For teams running or buying LLM inference, the practical checklist:
- Don’t put secrets in shared-prefix position. Keep API keys, credentials and per-user PII out of system prompts and out of the cacheable head of a request.
- Scope the cache to a trust boundary. Per-organization or per-tenant cache scoping removes the cross-tenant channel; confirm your provider does this rather than sharing globally.
- Treat cache policy as a procurement question. Ask vendors whether prefix/semantic caching is shared across customers and how long entries persist — the providers in the audit had retention windows from minutes to days.
- If you self-host, prefer selective isolation.
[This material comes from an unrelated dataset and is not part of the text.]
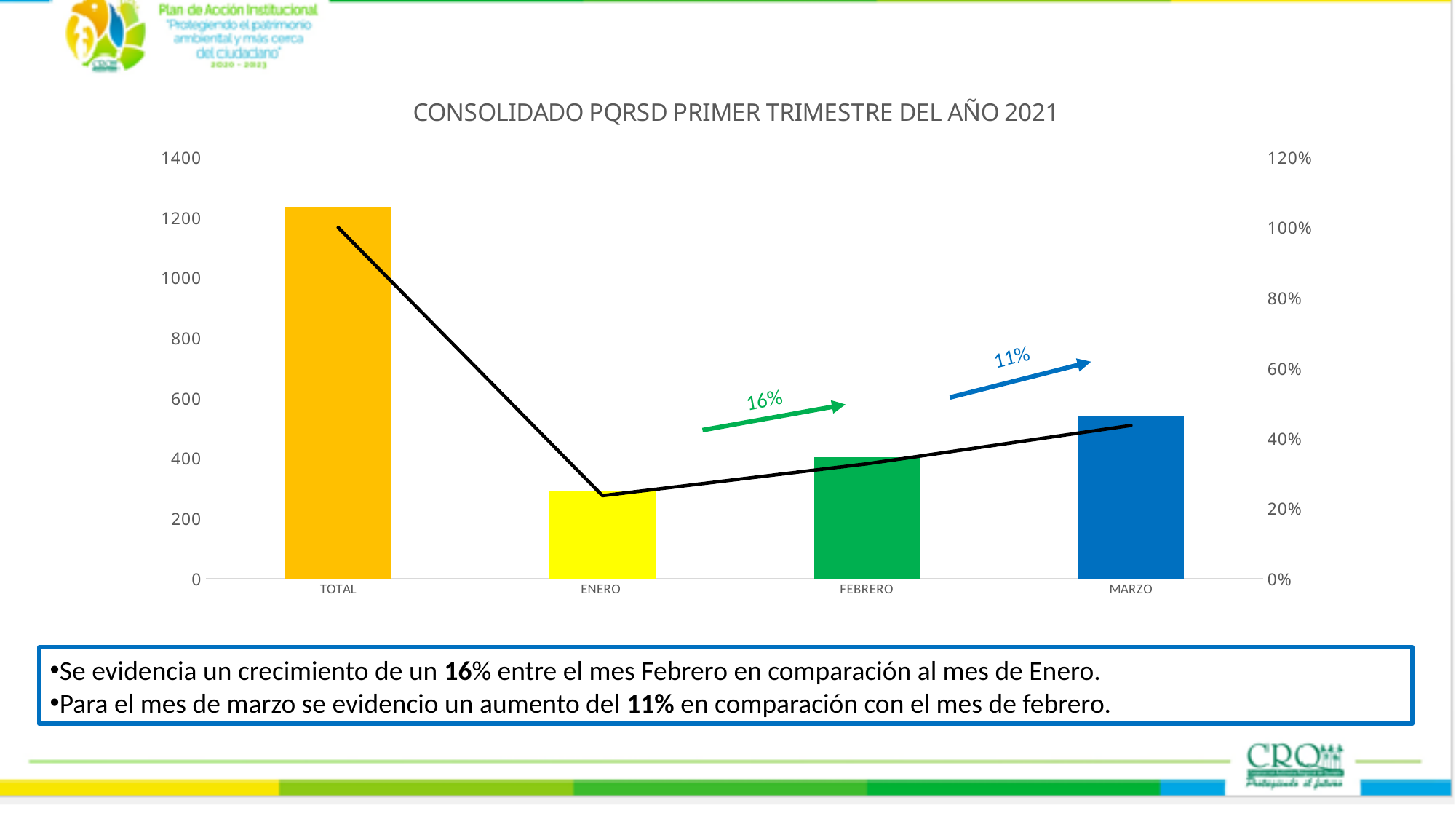
What percentage growth is annotated between ENERO and FEBRERO? 16% Do the bar values rise or fall from ENERO to MARZO? rise Which category has the shortest bar? ENERO Which category has the tallest bar? TOTAL Which bar is taller, FEBRERO or MARZO? MARZO What kind of chart is shown on the slide? Bar chart with a line overlay Is the value for MARZO greater or less than 400? greater How many categories are shown on the x axis of the chart? 4 Is the value for ENERO greater or less than 400? less What percentage increase is annotated between FEBRERO and MARZO? 11% Is the value for TOTAL greater or less than 1000? greater What is the title of the chart? CONSOLIDADO PQRSD PRIMER TRIMESTRE DEL AÑO 2021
Full isolation works but is costly; SafeKV- and CacheSolidarity-style selective approaches keep the speed-up while closing the channel.
Status
| Item | Reference | Date | Notes |
|---|---|---|---|
| Empirical API audit | arXiv 2502.07776 (Stanford, ICML 2025) | 2025-02 | Global cross-user cache sharing in 7 providers incl. OpenAI |
| Prompt-stealing attack | NDSS 2025 (Wu et al.) | 2025 | Up to 99% / 95% prompt reconstruction via shared KV cache |
| SafeKV (selective isolation) | arXiv 2508.08438 | 2025-08 | Async sensitivity classification; up to 2.66× throughput vs isolation |
| CacheSolidarity (selective isolation) | arXiv 2603.10726 | 2026-03 | Flags suspicious reuse; up to 70% more reuse, 30% lower latency than isolation |
The throughline of two years of this research is that the speed optimisations LLM serving depends on — prefix and KV-cache sharing — are also a confidentiality side channel when the cache crosses a trust boundary. The 2026 work doesn’t ask you to choose between speed and safety; it shows the channel can be closed by isolating the few prefixes that matter rather than walling off every user.